The IITC's work includes supporting grassroots Indigenous struggles for human rights, self-determination and environmental justice through information dissemination, networking, coalition building, advocacy and technical assistance. The IITC aims to build, organize and facilitate the participation of Indigenous Peoples in local, regional, national and international events and gatherings addressing their concerns and survival. Working largely with international bodies, the IITC focuses on building Indigenous Peoples’ participation in key United Nations fora such as the Commission on Human Rights, the Working Group on Indigenous Populations, the Sub-Commission on Prevention of Discrimination and Protection of Minorities, the Conference of the Parties to the Convention on Biological Diversity, UNESCO and the Commission on Sustainable Development. In recent years, IITC has also participated in the International Labour Organization, U.N. World Conferences, the International Union for the Conservation of Nature and the World Archeological Congress to systematically address concerns vital to Indigenous Peoples.

The IITC cite their objectives as the following:

- To seek, promote and build participation of Indigenous Peoples in the United Nations (UN) and its specialized agencies, as well as other international forums.
- To seek international recognition for Treaties and Agreements between Indigenous Peoples and Nation-States.
- To support the human rights, self-determination and sovereignty of Indigenous Peoples; to oppose colonialism in all its forms, and its effects upon Indigenous Peoples.
- To build solidarity and relationships of mutual support among Indigenous Peoples of the world.
- To disseminate information about Indigenous Peoples’ human rights issues, struggles, concerns and perspectives.
- To establish and maintain one or more organizational offices to carry out IITC's information dissemination, networking and human rights programs.

The IITC also disseminates information about opportunities for international activism and involvement in grassroots Indigenous communities and tribes, and educates and builds awareness about Indigenous struggles among non-Indigenous Peoples and organizations. With the aim of facilitating indigenous participation in struggles for indigenous justice at the U.N. level, the IITC published a guide outlining how to write a shadow report.

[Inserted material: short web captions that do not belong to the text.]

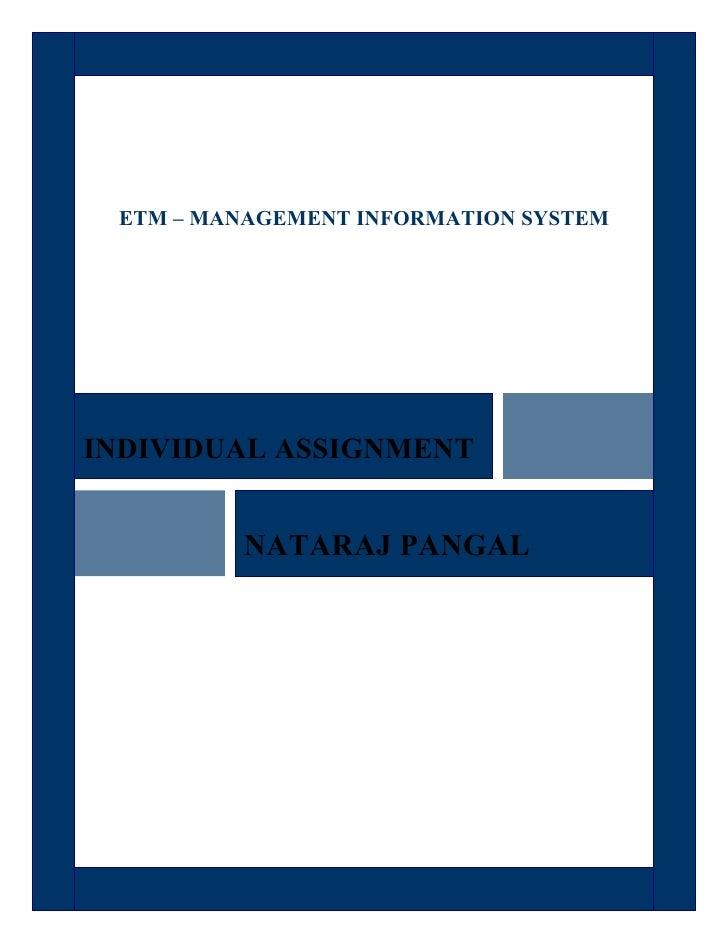 ETM – MANAGEMENT INFORMATION SYSTEM     INDIVIDUAL ASSIGNMENT            NATARAJ PANGAL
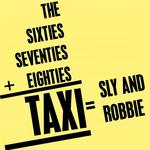 SLY & ROBBIE - The Sixties Seventies Eighties: Taxi (Front Cover)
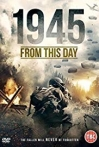 Watch 1945 From This Day Online for Free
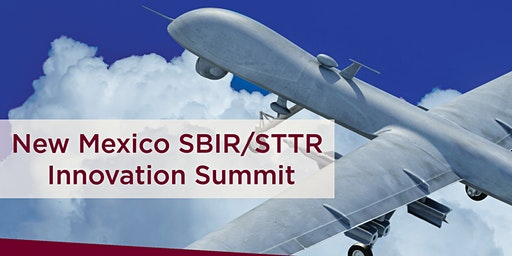 New Mexico SBIR/STTR Innovation Summit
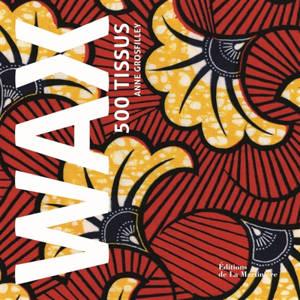 Wax : 500 tissus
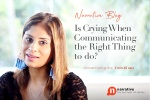 Is crying when communicating the right thing to do?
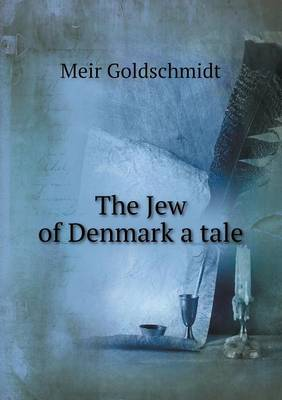 The Jew of Denmark a Tale (Paperback)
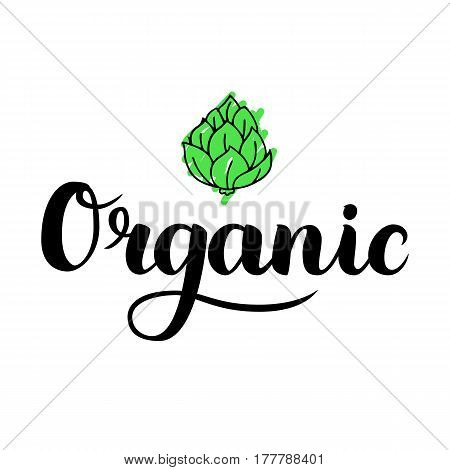 Organic brush lettering. Hand drawn word organic with green artichoke. Label, logo template for organic products, healthy food markets. Vector illustration.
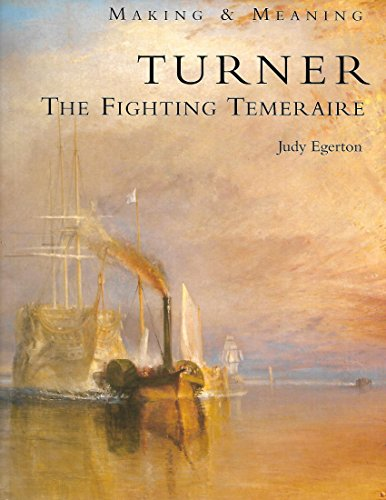 9781857090673: Turner: The Fighting Temeraire (Making & Meaning S.)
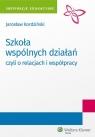 Szkoła wspólnych działań, czyli o relacjach i współpracy Kordziński Jarosław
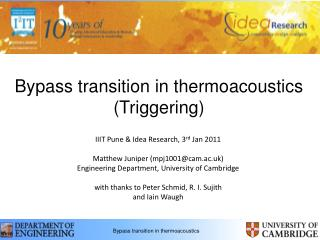 Bypass transition in thermoacoustics (Triggering)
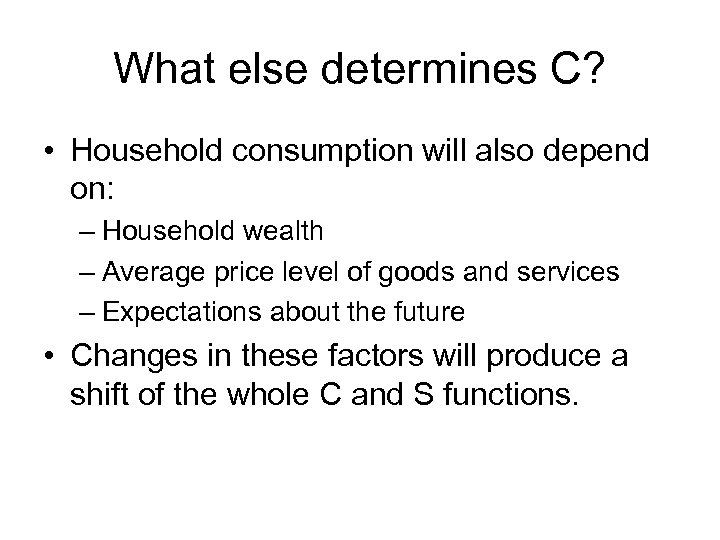 What else determines C? • Household consumption will also depend on: – Household wealth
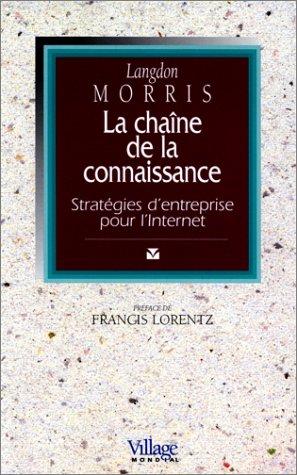 9782842110338: La chaîne de la connaissance : Stratégies d'entreprise pour l'Internet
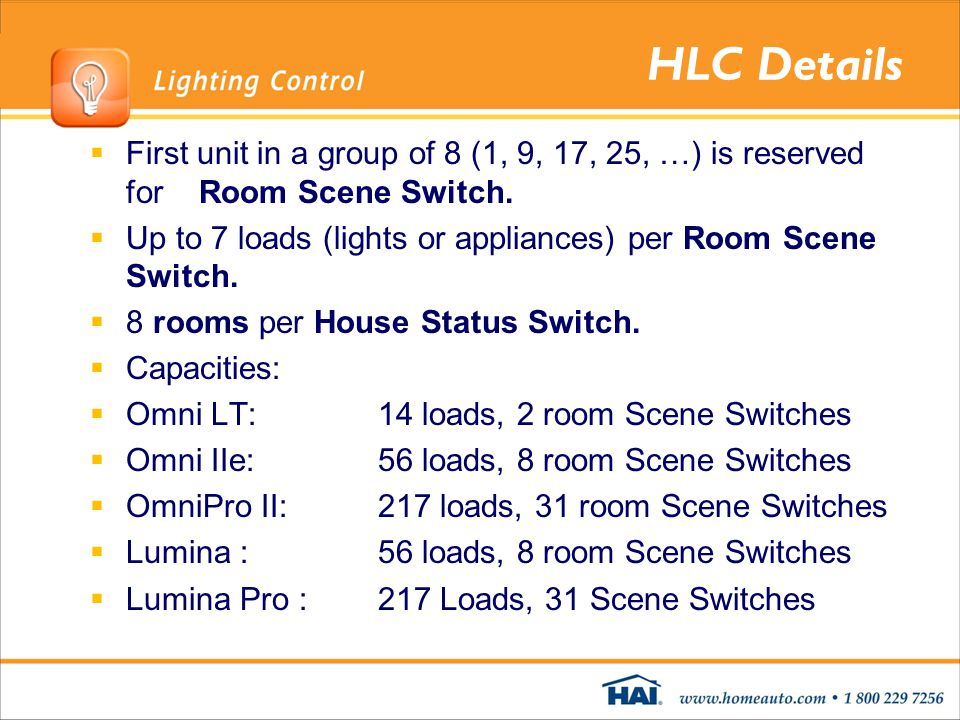 HLC Details First unit in a group of 8 (1, 9, 17, 25, …) is reserved for Room Scene Switch.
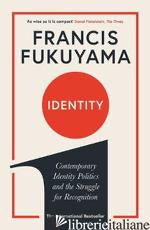 Identity Contemporary Identity Politics and the Struggle for Recognit - FUKUYAMA FRANCIS
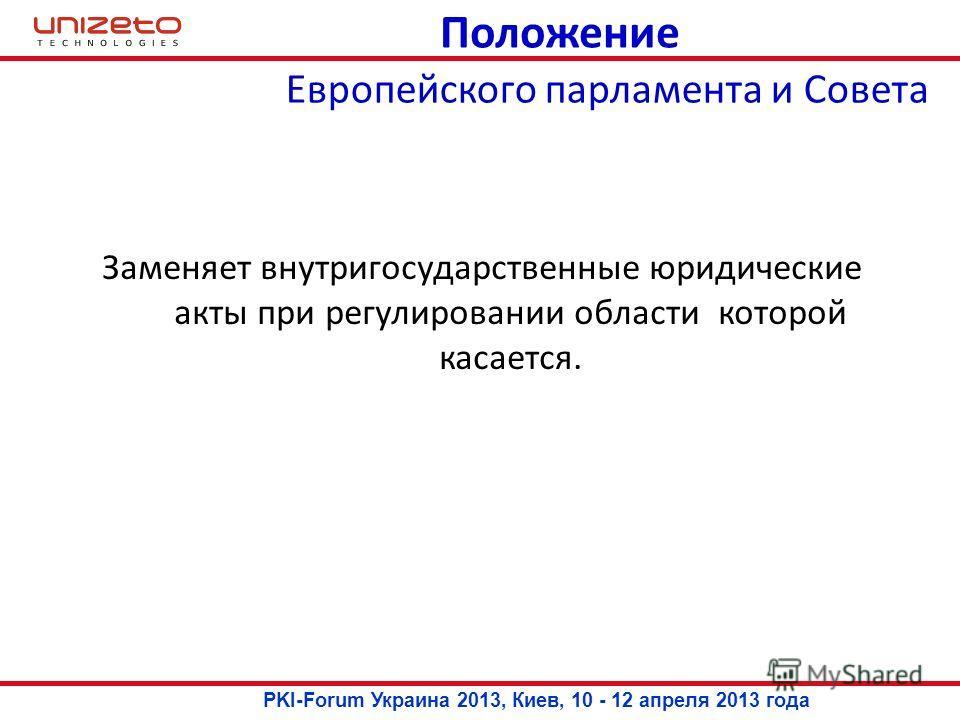 Положение Заменяет внутригосударственные юридические акты при регулировании области которой касается. Европейского парламента и Совета PKI-Forum Украина 2013, Киев, 10 - 12 апреля 2013 года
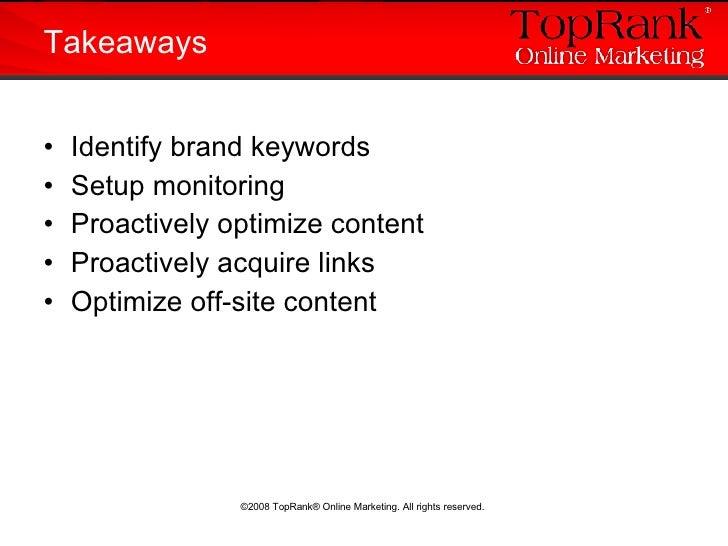 <ul><li>Identify brand keywords </li></ul><ul><li>Setup monitoring </li></ul><ul><li>Proactively optimize content </li></u...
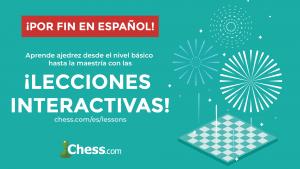 Llegan las lecciones de ajedrez en español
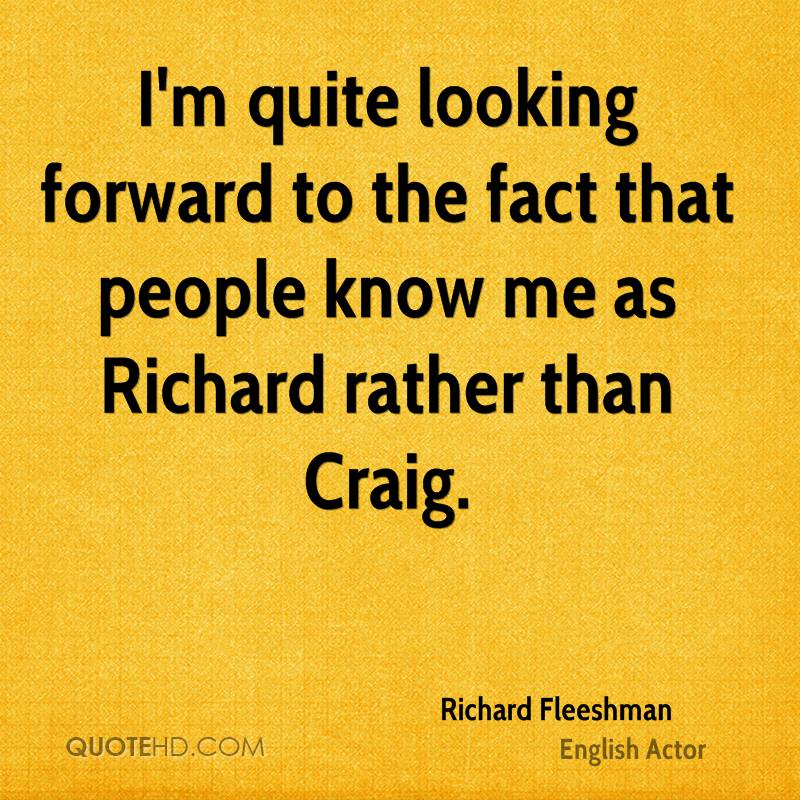I'm quite looking forward to the fact that people know me as Richard rather than Craig.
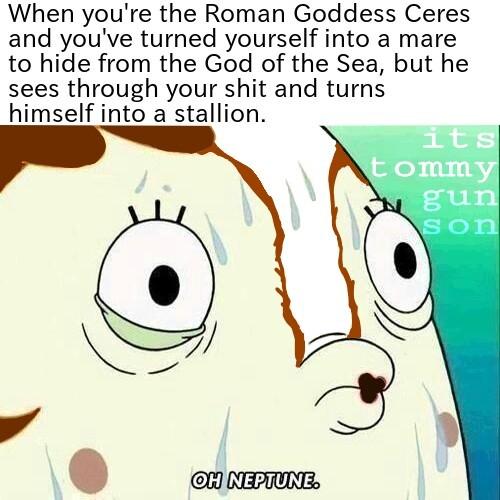 Neptune, God of the Sea. - meme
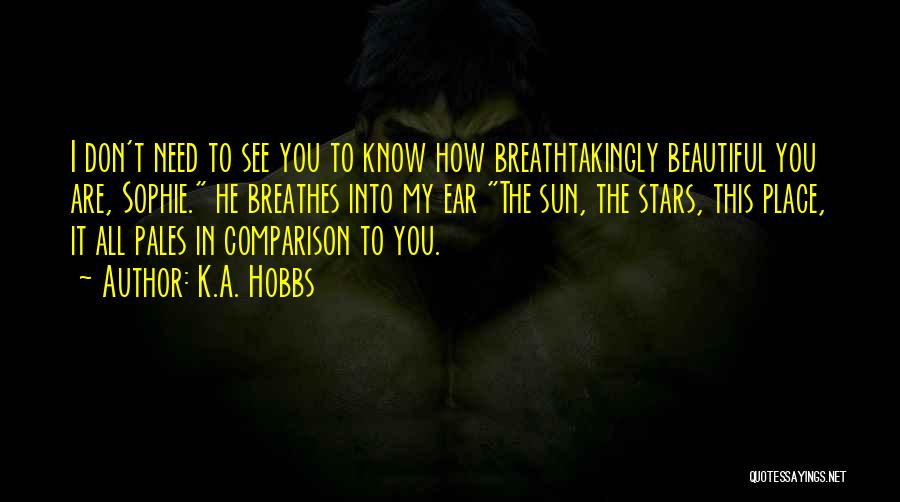 You All Are Beautiful Quotes By K.A. Hobbs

==Declaration for the Rights of Indigenous Peoples==
The IITC was a major player in the process of drafting of the Declaration on the Rights of Indigenous Peoples (passed in 2007), and working towards its adoption by the United Nations. In 2004, during the 10th session of the Intersessional Working Group on the Draft Declaration on the Rights of Indigenous Peoples, the IITC helped to coordinate and carry out a hunger strike, protesting for the rights of indigenous peoples threatened by loss of land, environmental racism, toxic dumping, globalization and theft of mineral and water rights.

==The Indigenous Peoples Sunrise Ceremony==
Since the mid-1970s, IITC has organized the Indigenous Peoples' Sunrise Ceremony, an annual gathering held on the island of Alcatraz in San Francisco Bay, in the United States of America. Observed on the United States Thanksgiving holiday in November, this gathering and ceremony is held to honor the feast, held on Thanksgiving Day, on Alcatraz Island in 1969 during the Occupation of Alcatraz.

==Treaty Council News==
In 1977, the IITC began compiling and publishing the bulletin Treaty Council News. This periodical was one of the original Indigenous news publications in the United States. The IITC continues the publication of this bulletin in electronic format, via the IITC website.

==Notable people==
The International Indian Treaty Council was founded in 1974 by Bill Means (Oglala Lakota). People who have been involved with the IITC over time include Jimmie Durham, Paul Chaat Smith (Comanche/Choctaw), Roxanne Dunbar-Ortiz, Bill Wahpepah (Sac & Fox), Hinewirangi Kohu Morgan (Māori), Bumpy Kanahele (Native Hawaiian), and Executive Director Andrea Carmen (Yaqui descent).